O presidente Lula, cuja eleição representa um compromisso com a democracia, a ciência e a justiça social, tudo ao contrário do seu antecessor, tem se comportado como um verdadeiro estadista, que combina responsabilidade e senso de oportunidade. Cinco episódios, decorrentes de ações políticas e até de fenômenos naturais, ilustram bem isso.

O primeiro episódio decorreu da recusa do ex-presidente de transmitir a faixa presidencial. Essa atitude nada civilizada do ex-presidente, deu ao Presidente eleito a oportunidade de reiterar para o Brasil e o mundo seu compromisso com a diversidade e com os excluídos socialmente, convidando oito pessoas do povo para subir a rampa do Palácio do Planalto conduzindo a faixa presidencial, que passou de mãos em mãos até o gesto simbólico final: uma mulher negra e catadora de material reciclável colocando a faixa no presidente.

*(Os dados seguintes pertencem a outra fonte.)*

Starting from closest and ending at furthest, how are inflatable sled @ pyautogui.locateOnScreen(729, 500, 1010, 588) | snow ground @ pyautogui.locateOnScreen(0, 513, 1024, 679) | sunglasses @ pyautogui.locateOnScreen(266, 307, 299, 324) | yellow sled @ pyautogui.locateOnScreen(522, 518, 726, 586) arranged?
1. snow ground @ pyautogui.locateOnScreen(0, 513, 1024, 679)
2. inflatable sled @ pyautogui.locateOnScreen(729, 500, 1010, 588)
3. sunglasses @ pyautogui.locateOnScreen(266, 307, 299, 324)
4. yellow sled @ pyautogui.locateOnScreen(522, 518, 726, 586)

O que poderia ser um desprestígio – a fuga ao exterior do ex-presidente para não transmitir a faixa presidencial ao sucessor – se transformou num grande evento, com repercussão internacional: o presidente eleito subir a rampa acompanhado de um menino pobre, uma mulher negra e catadora, um cacique indígena, um trabalhador metalúrgico, um professor, uma cozinheira, um artesão e uma pessoa com deficiência e ativista na luta anticapacitista.

O segundo episódio, oito dias após a posse, decorreu dos atos de barbárie da extrema direita bolsonarista que, inconformada com a eleição e posse do presidente Lula, tentou dar um golpe, gerando o caos, ocupando e destruindo os Palácios do Planalto, do Supremo Tribunal Federal e do Congresso Nacional, contando com uma intervenção das Forças Armadas em seu apoio. Em reação a esses atos terroristas, o presidente Lula tomou três decisões políticas muito acertadas.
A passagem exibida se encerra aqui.